Normally, the way it works at one of these NCAA baseball sub-regional sites is a smattering of fans turn out for the first game matching out-of-town teams and the stands gradually fill in as host school fans await the first pitch of the second game featuring their team.
But that won’t be the case at 4 p.m. Friday when San Diego State and Virginia meet at UC Irvine’s Cicerone Field before the nationally No. 1-ranked host Anteaters face defending NCAA champion Fresno State at 8 p.m.
It will be the second day of the double-elimination tournament, but not the first day when San Diego State junior Stephen Strasburg takes the mound. The projected first pick of the 2009 draft will fill the stands with Aztecs fans and curious Southern Californians.
The presence of Strasburg, the national leader in strikeouts with a
100-mph-plus fastball, no doubt helped the Aztecs secure an at-large berth in the 64-team NCAA tournament. It’s the first time SDSU has advanced to the NCAA tournament since 1991.
“Oh, there’s no question,” SDSU head coach Tony Gwynn said of Strasburg’s influence on the selection committee. “That’s a big factor since he’s the best player in the country. People want to see him. That’s kind of like our ace in the hole.”
Unranked SDSU (40-21) is seeded third and 9th-ranked Virginia (43-12-1), which won the Atlantic Coast Conference tournament, is the No. 2 seed.
Fourth-seeded and unranked Fresno State (32-28), the defending NCAA champion that won the Western Athletic Conference tournament title, faces No. 1 seed and No. 1-ranked UC Irvine (43-13), which won the Big West Tournament title.
Amplifying Strasburg’s impact was SDSU was the third Mountain West Conference team to earn a tournament bid from a conference that had never before had more than one entry.
Baseball, of course, is a different situation than basketball since Strasburg, as a pitcher, only plays one game in the sub-regional. But do you think SDSU’s men’s basketball team would have been left out of the NCAA tournament (they were believed to be the last team eliminated from the at-large selection process) if the Aztecs’ roster included the projected first pick of the NBA draft?
That’s not to say SDSU baseball doesn’t deserve its NCAA bid.

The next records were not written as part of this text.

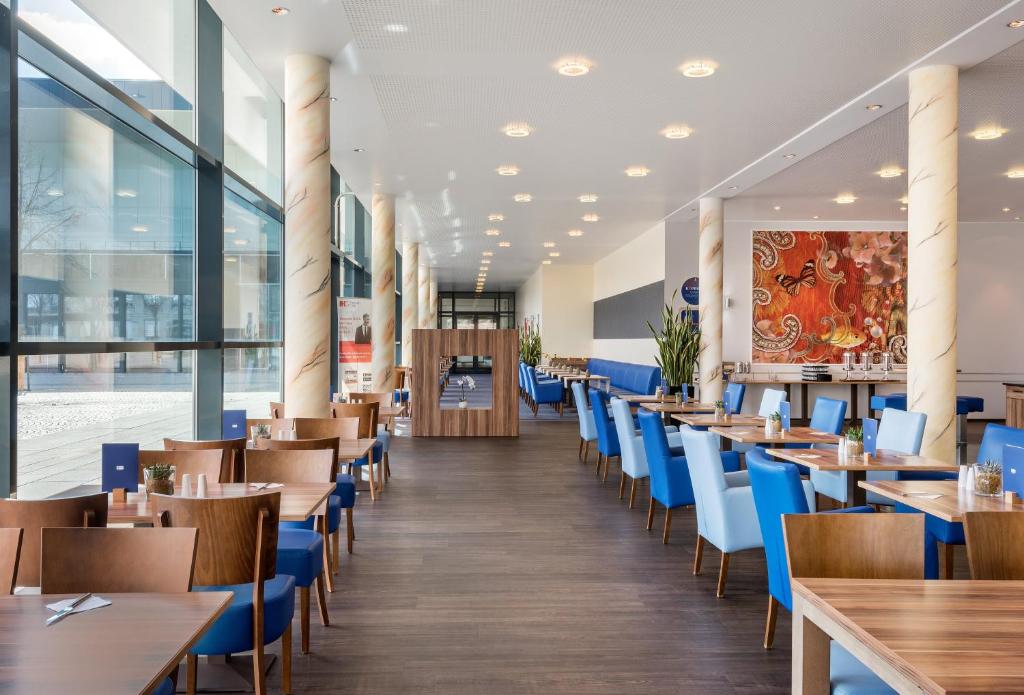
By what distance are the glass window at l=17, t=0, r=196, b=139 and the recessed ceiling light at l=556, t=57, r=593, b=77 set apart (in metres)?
2.90

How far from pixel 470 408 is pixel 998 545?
30.1 feet

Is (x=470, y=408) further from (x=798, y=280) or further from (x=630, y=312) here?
(x=798, y=280)

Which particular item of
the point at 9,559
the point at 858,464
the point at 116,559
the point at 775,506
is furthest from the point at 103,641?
the point at 858,464

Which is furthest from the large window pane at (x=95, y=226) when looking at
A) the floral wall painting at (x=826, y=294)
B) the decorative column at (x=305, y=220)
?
the floral wall painting at (x=826, y=294)

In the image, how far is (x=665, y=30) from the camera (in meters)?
5.23

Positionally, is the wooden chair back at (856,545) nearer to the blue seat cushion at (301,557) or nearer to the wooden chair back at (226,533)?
the wooden chair back at (226,533)

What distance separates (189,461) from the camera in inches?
153

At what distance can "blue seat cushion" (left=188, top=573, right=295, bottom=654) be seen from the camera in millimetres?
2532

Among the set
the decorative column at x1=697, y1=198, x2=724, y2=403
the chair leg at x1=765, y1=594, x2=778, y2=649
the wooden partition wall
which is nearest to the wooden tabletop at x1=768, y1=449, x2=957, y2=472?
the chair leg at x1=765, y1=594, x2=778, y2=649

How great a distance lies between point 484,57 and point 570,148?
285 centimetres

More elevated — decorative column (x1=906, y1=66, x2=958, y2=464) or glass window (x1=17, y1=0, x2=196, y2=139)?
glass window (x1=17, y1=0, x2=196, y2=139)

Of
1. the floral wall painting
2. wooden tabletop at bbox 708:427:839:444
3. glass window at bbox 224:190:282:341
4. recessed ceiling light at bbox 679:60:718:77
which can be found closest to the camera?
wooden tabletop at bbox 708:427:839:444

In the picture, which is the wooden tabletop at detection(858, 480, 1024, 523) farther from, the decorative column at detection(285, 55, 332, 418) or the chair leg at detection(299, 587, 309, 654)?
the decorative column at detection(285, 55, 332, 418)

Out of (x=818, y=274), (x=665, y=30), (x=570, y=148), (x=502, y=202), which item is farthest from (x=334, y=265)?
(x=818, y=274)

The Aztecs had an RPI rating of 44 and had been on the bubble of the national top 25 rankings. But considering the lack of national respect for the strength of the MWC, that’s why there was so much nail-biting and hand-wringing before their selection was announced.
The MWC never had advanced more than it’s tournament champion, with the automatic berth, before sending not just two but three teams this year.
SDSU was the third team since Utah, a sixth-place team in the regular-season, upset 14th-ranked Texas Christian and then SDSU to win the tournament title and automatic berth.
TCU, traditionally a nationally ranked team, earned a bid as a host team for a sub-regional on Sunday before the bracket was announced on Monday.
“I felt like we would get in,” Gwynn said. “It’s just a matter of where we were going and who we were playing. And now we know that. It’s a nice feeling. It’s been a long time since we’ve been there. The fact that our conference got three teams is a plus.”